Roast uncovered at 350 degrees, 20 minutes per pound, basting occasionally. Halfway through the cooking process check on the color of the skin. Once the skin reaches the desired color, tent the bird with foil to prevent the skin from getting too dark. Near the end of your estimated time, check the internal temperature of the bird at the thickest part of the thigh or breast. Poultry should be cooked to 185 degrees.  While the turkey is resting you can put the finishing touches on the other parts of your meal or make your homemade gravy.

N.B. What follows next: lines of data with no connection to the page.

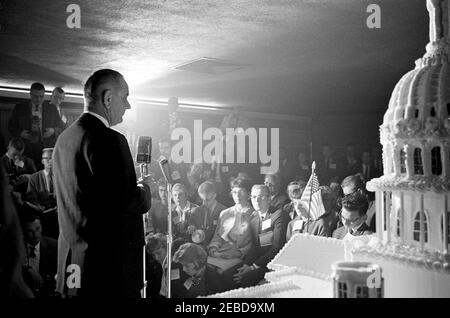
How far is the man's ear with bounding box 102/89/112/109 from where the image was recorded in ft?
5.32

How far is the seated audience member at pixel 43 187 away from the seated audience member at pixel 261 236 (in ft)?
4.46

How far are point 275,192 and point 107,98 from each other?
1954mm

THE BEST EVER HOMEMADE CRANBERRY SAUCE: (pictured on plate above)

Ingredients:

2/3 cup sugar

1 large or two small naval oranges (zest and 1/2 cup juice)

1/4 tsp. cinnamon

1/8 tsp. kosher salt

1 bag of fresh cranberries

DIRECTIONS:

Put the cranberries in a saucepan. Zest a large naval orange (or two small naval oranges) and juice the orange(s) – this should give you about 1/2 cup of fresh juice but if it does not just augment with bottled juice. Add sugar, zest, juice, cinnamon and salt. Stir until well mixed. Bring to a boil and then simmer for 15 minutes. Let cool and refrigerate. Make the day before serving to ensure all ingredients have sufficient time to meld. This is so easy and flavorful, you will never served canned cranberry sauce again.